Segundo Toassa, (idem) o sentido do termo “perejivânie” para Vigotski abriria uma ferramenta metodológica fundamental na análise do desenvolvimento de adultos e crianças.

Outro autor que também discute o conceito de vivência em Vigotski e ajuda-nos a aprofundar a compreensão sobre ele é Meshcheryakov (2010). Conforme esse autor, é possível abarcar tal conceito de forma concreta por meio da observação e análise do comportamento, pois,

De todo modo, a vivência pode ser expressa no “mundo exterior”, em vários níveis de comportamento – através de reações espontâneas e impetuosas; uma confissão, longas conversações pessoais com um amigo, algumas ações (por exemplo: escrever uma carta, fazer caridade, ir ao teatro, ao estádio, a um encontro, a uma loja e assim por diante), organização e planejamento de uma atividade de longo prazo, que muda completamente a representação e o estilo de vida (ibidem, p.715).

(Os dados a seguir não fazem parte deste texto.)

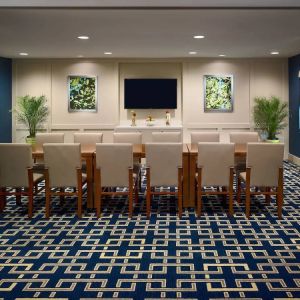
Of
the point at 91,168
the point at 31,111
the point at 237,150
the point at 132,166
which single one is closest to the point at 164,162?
the point at 132,166

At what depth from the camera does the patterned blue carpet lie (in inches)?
112

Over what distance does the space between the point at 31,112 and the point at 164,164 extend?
515 centimetres

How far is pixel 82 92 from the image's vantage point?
9.29 meters

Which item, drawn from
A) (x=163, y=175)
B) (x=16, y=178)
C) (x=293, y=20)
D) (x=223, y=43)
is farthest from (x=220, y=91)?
(x=16, y=178)

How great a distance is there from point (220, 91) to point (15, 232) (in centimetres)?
624

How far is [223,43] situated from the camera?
6949 mm

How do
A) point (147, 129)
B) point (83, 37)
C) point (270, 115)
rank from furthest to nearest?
point (147, 129) < point (270, 115) < point (83, 37)

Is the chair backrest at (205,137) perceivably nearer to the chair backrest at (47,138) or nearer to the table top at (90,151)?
the table top at (90,151)

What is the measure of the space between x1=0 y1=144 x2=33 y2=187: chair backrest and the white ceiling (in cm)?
147

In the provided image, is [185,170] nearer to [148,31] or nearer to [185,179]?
[185,179]

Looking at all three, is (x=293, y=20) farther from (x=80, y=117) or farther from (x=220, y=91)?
(x=80, y=117)

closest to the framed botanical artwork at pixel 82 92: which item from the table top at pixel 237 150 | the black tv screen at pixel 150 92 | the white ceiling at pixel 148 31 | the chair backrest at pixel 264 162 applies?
the black tv screen at pixel 150 92

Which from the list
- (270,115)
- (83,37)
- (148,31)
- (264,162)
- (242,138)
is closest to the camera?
(264,162)

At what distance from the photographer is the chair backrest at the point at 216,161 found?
15.1ft
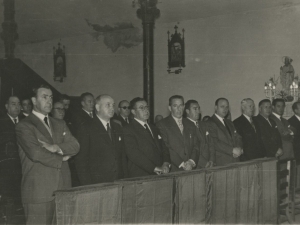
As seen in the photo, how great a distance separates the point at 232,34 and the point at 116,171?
6.91 metres

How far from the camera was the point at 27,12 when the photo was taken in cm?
971

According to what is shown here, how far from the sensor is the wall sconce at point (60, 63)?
42.5ft

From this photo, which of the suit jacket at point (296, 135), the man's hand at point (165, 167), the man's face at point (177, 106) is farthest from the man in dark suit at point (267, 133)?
the man's hand at point (165, 167)

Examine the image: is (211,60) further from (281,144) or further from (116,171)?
(116,171)

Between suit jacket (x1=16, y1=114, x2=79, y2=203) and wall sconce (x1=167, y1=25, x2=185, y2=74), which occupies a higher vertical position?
wall sconce (x1=167, y1=25, x2=185, y2=74)

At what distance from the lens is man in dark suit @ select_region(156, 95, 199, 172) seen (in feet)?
14.6

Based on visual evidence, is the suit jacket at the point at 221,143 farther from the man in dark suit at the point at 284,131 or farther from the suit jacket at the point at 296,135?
the suit jacket at the point at 296,135

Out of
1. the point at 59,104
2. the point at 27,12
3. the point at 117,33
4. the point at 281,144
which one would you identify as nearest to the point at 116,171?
the point at 59,104

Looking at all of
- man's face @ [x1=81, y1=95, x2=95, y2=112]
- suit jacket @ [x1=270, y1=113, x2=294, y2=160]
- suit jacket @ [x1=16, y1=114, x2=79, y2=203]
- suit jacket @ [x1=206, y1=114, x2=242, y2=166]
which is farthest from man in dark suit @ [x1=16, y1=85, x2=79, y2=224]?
suit jacket @ [x1=270, y1=113, x2=294, y2=160]

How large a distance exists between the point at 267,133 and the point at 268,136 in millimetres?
49

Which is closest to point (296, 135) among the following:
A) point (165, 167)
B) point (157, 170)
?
point (165, 167)

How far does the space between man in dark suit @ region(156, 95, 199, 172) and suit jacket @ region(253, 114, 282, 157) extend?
5.20 ft

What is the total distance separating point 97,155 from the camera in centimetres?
362

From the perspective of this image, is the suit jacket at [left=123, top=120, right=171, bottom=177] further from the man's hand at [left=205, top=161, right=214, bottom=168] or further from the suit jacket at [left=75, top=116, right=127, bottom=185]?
the man's hand at [left=205, top=161, right=214, bottom=168]
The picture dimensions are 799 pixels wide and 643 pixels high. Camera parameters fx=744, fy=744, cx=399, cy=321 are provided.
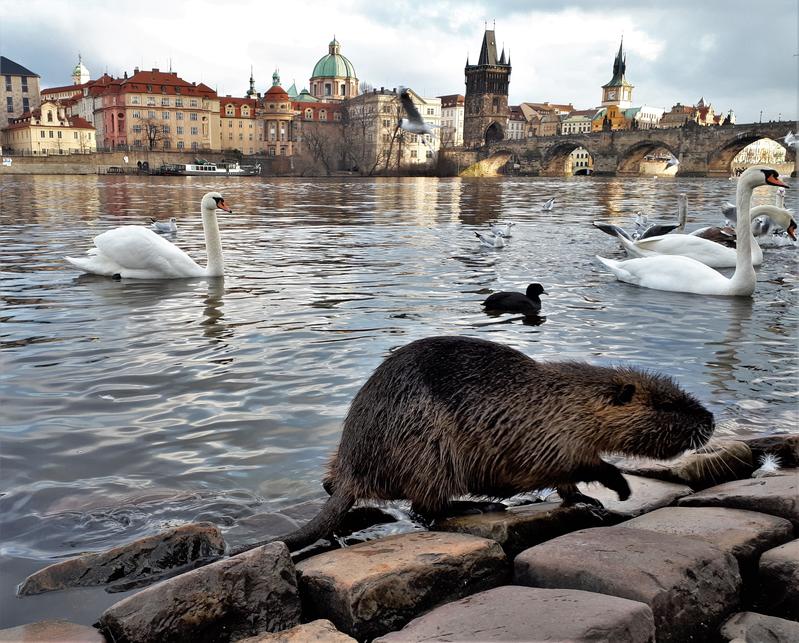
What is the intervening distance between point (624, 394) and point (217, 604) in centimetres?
167

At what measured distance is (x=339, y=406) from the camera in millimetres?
4305

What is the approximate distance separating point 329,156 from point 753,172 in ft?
269

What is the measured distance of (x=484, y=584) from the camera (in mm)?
2486

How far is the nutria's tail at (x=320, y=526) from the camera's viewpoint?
105 inches

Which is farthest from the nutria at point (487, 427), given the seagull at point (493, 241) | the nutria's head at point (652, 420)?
the seagull at point (493, 241)

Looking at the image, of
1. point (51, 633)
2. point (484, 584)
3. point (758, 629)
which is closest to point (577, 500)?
point (484, 584)

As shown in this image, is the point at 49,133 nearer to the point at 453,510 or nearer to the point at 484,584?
the point at 453,510

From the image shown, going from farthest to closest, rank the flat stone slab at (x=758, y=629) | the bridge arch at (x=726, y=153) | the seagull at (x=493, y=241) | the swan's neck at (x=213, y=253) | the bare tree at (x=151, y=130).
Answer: the bare tree at (x=151, y=130) < the bridge arch at (x=726, y=153) < the seagull at (x=493, y=241) < the swan's neck at (x=213, y=253) < the flat stone slab at (x=758, y=629)

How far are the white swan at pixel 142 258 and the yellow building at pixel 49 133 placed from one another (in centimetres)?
9857

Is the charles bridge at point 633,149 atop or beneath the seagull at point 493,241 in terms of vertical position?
atop

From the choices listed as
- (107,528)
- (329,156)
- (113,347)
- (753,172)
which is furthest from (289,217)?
(329,156)

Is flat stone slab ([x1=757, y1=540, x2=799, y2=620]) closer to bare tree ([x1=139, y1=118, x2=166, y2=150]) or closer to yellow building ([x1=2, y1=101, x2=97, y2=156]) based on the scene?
yellow building ([x1=2, y1=101, x2=97, y2=156])

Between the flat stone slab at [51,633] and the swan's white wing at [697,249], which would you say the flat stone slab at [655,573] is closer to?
the flat stone slab at [51,633]

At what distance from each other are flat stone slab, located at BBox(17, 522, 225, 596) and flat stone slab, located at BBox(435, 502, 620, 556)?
0.89 m
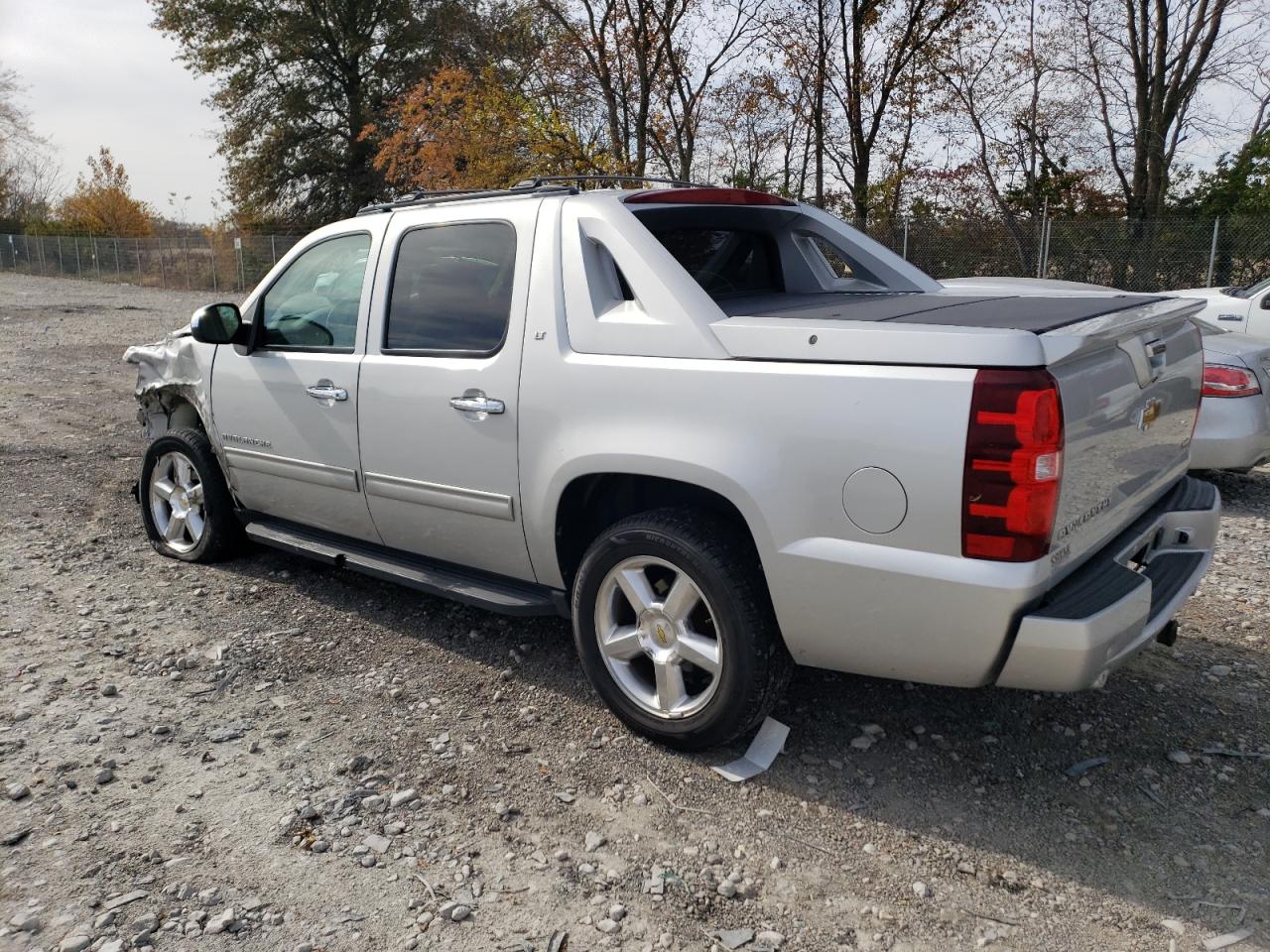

Associando tal aspecto do desenvolvimento com as possibilidades desencadeadas nas inter-relações entre as crianças e a literatura infantil,

anunciamos nossa inquietação para esse processo vivido na escola de Educação Infantil considerando o meio. Aqui, privilegiando-se as vivências a partir da/com a Literatura Infantil como palco de observação, análise e elaboração teórica, a fim de dar corpo à empreitada a que nos propusemos enfrentar, desenvolver uma pesquisa que contribua para apontar os elementos do desenvolvimento infantil anunciados nas vivências com a literatura infantil. Entender tais conceitos torna-se fundamental na medida em que, para nós, o cotidiano escolar da Educação Infantil pode ser considerado o “meio”, tais como as definições apontadas por Vigotski (2000, 2010) e, ainda, que o desenvolvimento humano ocorre em situações sociais.

A partir da perspectiva de que o meio, a partir do conceito de vivência, pode auxiliar-nos a discutir e a compreender as inter-relações entre a literatura e o desenvolvimento infantil, nosso objeto de estudo, indagamo-nos e focamos nossa atenção para o trabalho de duas profissionais com a literatura na escola e para as inter-relações estabelecidas, considerando a como parte da cultura da humanidade.

A partir dessa percepção, focamos nossa atenção nos modos como as crianças estão participando com/da literatura na escola, nos elementos desencadeados pela interação com as histórias, na forma como as histórias repercutem nas percepções e criações de adultos e crianças. “O impacto, a apreensão” (MESHCHERYAKOV, 2010), ou seja, as “vivências” de adultos e crianças com as obras literárias será o foco de nosso estudo, buscando a compreensão desse complexo processo de significação nas inter-relações estabelecidas com a Literatura Infantil.